Unvermittelt packte Lorlen sie am Arm, doch Hanna wehrte sich und der Ärmel ihres Kleides riss ab. Der komplette rechte Arm war vom Handgelenk bis zur Schulter entblößt.

Zischend zog Ari Luft in ihre Lungen und starrte auf die nackte Haut. Oder eher das, was davon übrig war. Von der Schulter bis zum Ellenbogen zog sich vernarbtes Gewebe, das die helle Haut in groteske Falten legte. Ungläubig fixierte auch Lorlen Hannas versehrten Arm. Hastig drehte sich Hanna zur Seite. Trotzig reckte sie ihr Kinn und sah Lorlen mit vor Scham glühenden Wangen an. Tränen glitzerten in ihren dunkelblauen Augen.

„Du elender Bastard", zischte sie und gab ihm eine Ohrfeige, ehe sie fluchtartig das Zimmer verließ.

„Oh mein Gott", keuchte Ari.

Erschrocken sah Lorlen sie an. „Was machst du denn schon hier?", fragte er nach einiger Zeit.

Ari zog die Augenbrauen zusammen. „Eigentlich sollte ich eher fragen, was du hier machst. Bist du wahnsinnig?"

Mittlerweile war Gregori ebenfalls in der Bibliothek angekommen. Ari bedeutete ihm mit einem Kopfschütteln, dass er lieber wieder gehen sollte. Lauernd ging Ari in den Raum hinein und stellte sich neben Lorlen.
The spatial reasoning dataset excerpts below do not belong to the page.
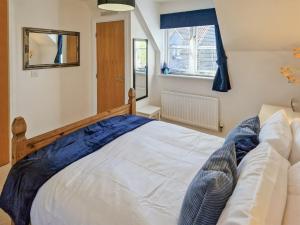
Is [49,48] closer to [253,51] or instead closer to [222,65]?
[222,65]

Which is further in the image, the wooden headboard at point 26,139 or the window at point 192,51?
the window at point 192,51

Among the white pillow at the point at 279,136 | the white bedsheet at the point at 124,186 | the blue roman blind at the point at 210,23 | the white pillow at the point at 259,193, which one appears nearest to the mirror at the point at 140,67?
the blue roman blind at the point at 210,23

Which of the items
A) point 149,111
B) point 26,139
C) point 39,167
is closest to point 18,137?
point 26,139

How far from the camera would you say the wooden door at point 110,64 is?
4258 mm

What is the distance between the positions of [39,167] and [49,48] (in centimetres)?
277

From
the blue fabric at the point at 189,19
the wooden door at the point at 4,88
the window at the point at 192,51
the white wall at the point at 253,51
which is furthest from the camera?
the window at the point at 192,51

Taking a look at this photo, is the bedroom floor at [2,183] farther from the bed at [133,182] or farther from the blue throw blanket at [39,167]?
the bed at [133,182]

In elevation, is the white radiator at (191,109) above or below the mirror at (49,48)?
below

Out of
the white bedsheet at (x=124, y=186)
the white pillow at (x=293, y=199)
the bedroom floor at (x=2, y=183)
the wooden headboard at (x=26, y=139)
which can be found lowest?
the bedroom floor at (x=2, y=183)

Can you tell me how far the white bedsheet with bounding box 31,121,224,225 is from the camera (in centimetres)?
125

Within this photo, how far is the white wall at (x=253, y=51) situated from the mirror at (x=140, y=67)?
779mm

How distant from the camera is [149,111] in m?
4.16

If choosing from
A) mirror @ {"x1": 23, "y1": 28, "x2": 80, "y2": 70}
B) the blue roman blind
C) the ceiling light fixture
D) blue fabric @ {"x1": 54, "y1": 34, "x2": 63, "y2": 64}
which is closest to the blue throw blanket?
the ceiling light fixture

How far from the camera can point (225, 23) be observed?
A: 316 centimetres
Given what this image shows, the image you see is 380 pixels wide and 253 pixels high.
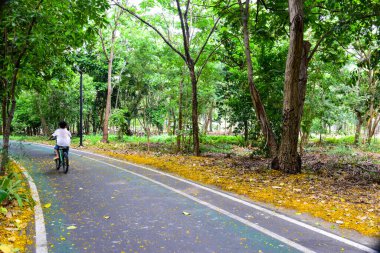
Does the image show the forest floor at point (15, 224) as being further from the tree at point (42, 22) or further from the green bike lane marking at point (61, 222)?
the tree at point (42, 22)

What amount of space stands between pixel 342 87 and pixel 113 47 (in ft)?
61.3

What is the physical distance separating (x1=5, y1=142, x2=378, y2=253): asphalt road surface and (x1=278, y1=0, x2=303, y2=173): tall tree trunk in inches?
126

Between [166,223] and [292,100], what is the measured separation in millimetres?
6323

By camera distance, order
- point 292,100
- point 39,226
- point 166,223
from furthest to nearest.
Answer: point 292,100, point 166,223, point 39,226

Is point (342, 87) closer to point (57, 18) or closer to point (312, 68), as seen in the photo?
point (312, 68)

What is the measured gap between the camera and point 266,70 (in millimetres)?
15867

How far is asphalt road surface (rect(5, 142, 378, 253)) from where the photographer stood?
16.2 feet

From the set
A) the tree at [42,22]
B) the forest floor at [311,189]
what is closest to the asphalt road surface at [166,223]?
the forest floor at [311,189]

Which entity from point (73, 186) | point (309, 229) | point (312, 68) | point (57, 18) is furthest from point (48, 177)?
point (312, 68)

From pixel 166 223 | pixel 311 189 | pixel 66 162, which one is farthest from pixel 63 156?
pixel 311 189

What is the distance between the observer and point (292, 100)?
10.4m

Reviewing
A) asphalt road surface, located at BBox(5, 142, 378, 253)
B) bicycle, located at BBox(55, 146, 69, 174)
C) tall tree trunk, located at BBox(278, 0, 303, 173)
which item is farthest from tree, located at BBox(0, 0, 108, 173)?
tall tree trunk, located at BBox(278, 0, 303, 173)

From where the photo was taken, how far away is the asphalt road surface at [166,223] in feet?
16.2

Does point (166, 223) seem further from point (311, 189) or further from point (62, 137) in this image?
point (62, 137)
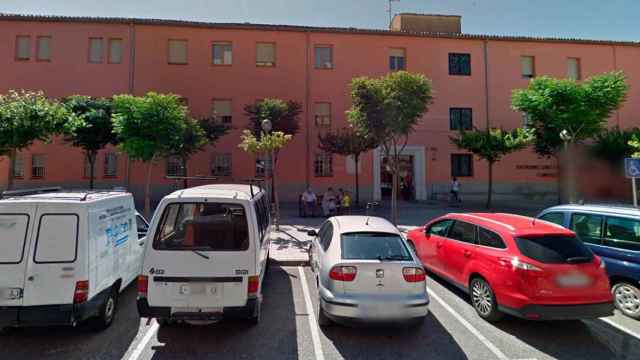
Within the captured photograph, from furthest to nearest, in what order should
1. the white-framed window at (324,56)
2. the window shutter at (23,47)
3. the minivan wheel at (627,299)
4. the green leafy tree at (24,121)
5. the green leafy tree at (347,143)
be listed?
the white-framed window at (324,56), the window shutter at (23,47), the green leafy tree at (347,143), the green leafy tree at (24,121), the minivan wheel at (627,299)

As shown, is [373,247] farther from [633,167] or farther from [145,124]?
[145,124]

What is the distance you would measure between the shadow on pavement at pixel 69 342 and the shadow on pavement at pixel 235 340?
52 centimetres

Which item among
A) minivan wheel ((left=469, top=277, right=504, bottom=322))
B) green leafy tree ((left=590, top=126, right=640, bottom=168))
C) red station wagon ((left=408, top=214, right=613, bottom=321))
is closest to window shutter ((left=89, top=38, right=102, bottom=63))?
red station wagon ((left=408, top=214, right=613, bottom=321))

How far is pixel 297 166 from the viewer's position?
1980cm

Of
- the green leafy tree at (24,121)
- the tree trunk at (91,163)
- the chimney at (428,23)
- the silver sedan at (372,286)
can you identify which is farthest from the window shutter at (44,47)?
the chimney at (428,23)

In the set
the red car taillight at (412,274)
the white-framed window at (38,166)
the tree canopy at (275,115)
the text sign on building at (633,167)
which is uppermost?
the tree canopy at (275,115)

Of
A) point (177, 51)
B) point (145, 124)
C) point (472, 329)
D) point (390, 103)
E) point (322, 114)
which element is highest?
point (177, 51)

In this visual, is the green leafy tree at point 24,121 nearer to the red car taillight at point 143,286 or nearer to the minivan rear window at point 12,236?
the minivan rear window at point 12,236

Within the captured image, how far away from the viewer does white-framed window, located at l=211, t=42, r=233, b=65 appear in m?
19.7

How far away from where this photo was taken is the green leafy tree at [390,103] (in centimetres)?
1016

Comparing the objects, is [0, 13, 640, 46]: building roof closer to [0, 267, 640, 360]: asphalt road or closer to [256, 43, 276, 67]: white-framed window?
[256, 43, 276, 67]: white-framed window

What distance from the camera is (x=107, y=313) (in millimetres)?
4426

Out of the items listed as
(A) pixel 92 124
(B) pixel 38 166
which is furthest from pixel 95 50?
(B) pixel 38 166

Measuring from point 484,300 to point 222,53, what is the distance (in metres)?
20.5
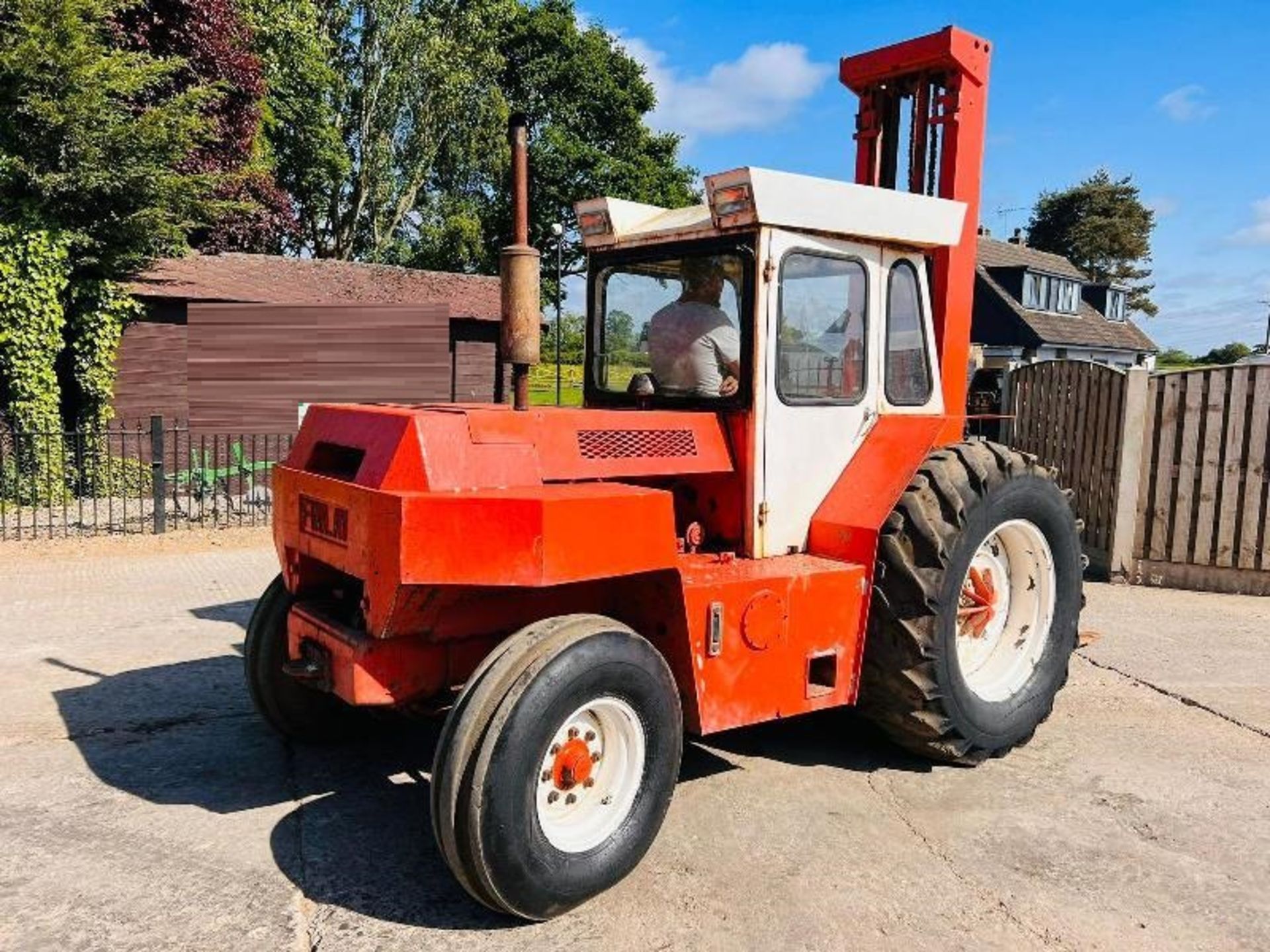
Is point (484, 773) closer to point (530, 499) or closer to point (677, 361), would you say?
point (530, 499)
„Ich bin nicht wahnsinnig."

„Das sieht aber nicht so aus", konterte Ari und deutete mit einer ausholenden Geste auf die Unordnung. „Hier drin sieht es aus wie auf einem Schlachtfeld."

Zur Antwort brummte Lorlen lediglich und wandte den Blick ab.

„Was ist nur in euch gefahren?", fragte sie sanfter und sah Lorlen bittend an. Sie konnte genau fühlen, dass hier einiges schiefgelaufen war.